I move that the Bill be now read a Second Time. The necessity for the measure arose in this way:—A claim against the Electricity Supply Board for damages in respect to injuries sustained by a lady who came into contact with an electric light pole in Dun Laoghaire came before Judge Davitt in the Circuit Court recently. The following is an extract from the Judge's decision on this case:
"For the reasons I have expressed I am not satisfied that Section 51 of the Electricity (Supply) Act of 1927, gives to the Board either expressly or by necessary implication power to erect on a street or road poles, posts, or other such supports for the purpose of carrying electric lines for the distribution of electricity."
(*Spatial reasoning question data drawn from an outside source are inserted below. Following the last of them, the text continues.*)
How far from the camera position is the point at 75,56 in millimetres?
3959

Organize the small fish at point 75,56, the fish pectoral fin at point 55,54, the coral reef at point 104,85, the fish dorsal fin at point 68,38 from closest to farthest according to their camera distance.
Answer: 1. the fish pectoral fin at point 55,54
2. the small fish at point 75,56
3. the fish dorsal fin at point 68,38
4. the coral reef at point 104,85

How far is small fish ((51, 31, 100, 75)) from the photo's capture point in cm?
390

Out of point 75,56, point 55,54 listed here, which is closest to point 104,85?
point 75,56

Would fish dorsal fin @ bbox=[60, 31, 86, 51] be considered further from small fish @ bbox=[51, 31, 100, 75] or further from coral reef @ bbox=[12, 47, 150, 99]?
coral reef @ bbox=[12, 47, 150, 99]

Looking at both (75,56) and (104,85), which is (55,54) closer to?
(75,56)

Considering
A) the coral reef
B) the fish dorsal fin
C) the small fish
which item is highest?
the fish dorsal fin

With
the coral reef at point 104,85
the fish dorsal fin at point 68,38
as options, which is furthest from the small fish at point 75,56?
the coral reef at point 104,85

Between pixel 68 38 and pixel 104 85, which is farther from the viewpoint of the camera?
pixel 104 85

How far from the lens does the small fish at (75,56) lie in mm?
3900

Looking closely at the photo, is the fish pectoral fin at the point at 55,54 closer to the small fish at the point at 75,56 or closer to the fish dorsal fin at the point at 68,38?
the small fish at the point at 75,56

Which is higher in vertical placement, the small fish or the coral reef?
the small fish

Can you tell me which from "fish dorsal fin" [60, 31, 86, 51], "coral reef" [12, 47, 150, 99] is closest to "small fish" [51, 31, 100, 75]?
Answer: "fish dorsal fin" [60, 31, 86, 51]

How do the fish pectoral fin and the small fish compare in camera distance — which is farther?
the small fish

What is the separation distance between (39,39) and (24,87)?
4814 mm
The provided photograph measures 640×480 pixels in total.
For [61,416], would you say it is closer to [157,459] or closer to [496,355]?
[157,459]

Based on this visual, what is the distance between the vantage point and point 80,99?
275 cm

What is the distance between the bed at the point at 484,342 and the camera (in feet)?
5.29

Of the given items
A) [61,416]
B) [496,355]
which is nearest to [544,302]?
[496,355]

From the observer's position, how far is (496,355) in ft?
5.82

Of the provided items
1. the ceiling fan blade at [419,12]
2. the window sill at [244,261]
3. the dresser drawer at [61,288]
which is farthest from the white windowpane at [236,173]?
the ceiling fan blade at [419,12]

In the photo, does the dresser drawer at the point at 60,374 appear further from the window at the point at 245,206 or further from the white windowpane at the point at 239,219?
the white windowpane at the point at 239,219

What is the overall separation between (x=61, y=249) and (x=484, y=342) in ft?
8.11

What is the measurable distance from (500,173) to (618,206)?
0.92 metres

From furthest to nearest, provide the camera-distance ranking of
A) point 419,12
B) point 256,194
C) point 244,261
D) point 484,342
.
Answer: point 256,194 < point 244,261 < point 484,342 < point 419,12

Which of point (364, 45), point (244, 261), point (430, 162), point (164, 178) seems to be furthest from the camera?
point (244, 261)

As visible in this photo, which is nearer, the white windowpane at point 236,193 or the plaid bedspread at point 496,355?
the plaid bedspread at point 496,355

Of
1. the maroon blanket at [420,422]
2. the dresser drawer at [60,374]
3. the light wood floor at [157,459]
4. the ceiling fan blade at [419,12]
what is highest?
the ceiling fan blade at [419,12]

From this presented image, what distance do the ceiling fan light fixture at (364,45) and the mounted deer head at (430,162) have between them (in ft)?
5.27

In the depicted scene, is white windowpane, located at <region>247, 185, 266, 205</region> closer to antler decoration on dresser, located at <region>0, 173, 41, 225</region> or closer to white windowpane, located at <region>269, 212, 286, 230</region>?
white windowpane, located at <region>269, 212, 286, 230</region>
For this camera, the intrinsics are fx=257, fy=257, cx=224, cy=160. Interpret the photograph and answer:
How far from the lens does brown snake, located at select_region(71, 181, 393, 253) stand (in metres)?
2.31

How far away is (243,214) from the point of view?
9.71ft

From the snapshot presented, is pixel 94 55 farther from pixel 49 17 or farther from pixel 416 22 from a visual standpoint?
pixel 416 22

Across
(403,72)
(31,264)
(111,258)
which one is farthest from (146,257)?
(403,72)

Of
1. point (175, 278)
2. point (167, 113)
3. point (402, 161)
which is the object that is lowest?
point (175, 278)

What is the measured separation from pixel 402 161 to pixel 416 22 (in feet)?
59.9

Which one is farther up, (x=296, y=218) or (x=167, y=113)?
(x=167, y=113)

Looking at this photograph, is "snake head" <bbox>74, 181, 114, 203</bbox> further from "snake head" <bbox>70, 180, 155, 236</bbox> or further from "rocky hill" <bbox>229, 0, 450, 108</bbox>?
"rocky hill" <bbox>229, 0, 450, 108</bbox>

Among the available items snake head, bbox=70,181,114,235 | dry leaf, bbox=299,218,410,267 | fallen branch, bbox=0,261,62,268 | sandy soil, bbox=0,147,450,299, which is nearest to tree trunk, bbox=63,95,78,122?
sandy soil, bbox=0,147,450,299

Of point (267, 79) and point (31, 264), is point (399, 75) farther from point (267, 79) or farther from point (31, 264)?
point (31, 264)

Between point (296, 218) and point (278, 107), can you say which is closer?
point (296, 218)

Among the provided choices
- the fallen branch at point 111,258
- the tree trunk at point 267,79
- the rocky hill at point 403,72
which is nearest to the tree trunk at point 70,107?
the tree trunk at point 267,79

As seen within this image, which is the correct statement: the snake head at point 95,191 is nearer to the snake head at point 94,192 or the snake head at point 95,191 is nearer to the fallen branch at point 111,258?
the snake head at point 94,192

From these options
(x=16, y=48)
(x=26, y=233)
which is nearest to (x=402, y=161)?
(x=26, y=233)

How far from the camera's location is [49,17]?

The effect of the judgment by Judge Davitt is that the Electricity Supply Board has no power to erect poles in any street or road, and any such poles already erected constitute a nuisance. The Judge's decision exposes the Board to thousands of actions of one kind or another. An appeal has been lodged against the Judge's decision, but it will be some considerable time before the appeal can be heard. The Electricity Supply Board has requested me to introduce legislation at the earliest possible date to rectify the position. I am satisfied, and I think my opinion is shared by all who had any act or part in the enactment of the Electricity Supply Act of 1927, that it was intended to give the Board power to erect poles, and I have agreed that this Bill should be introduced with retrospective effect.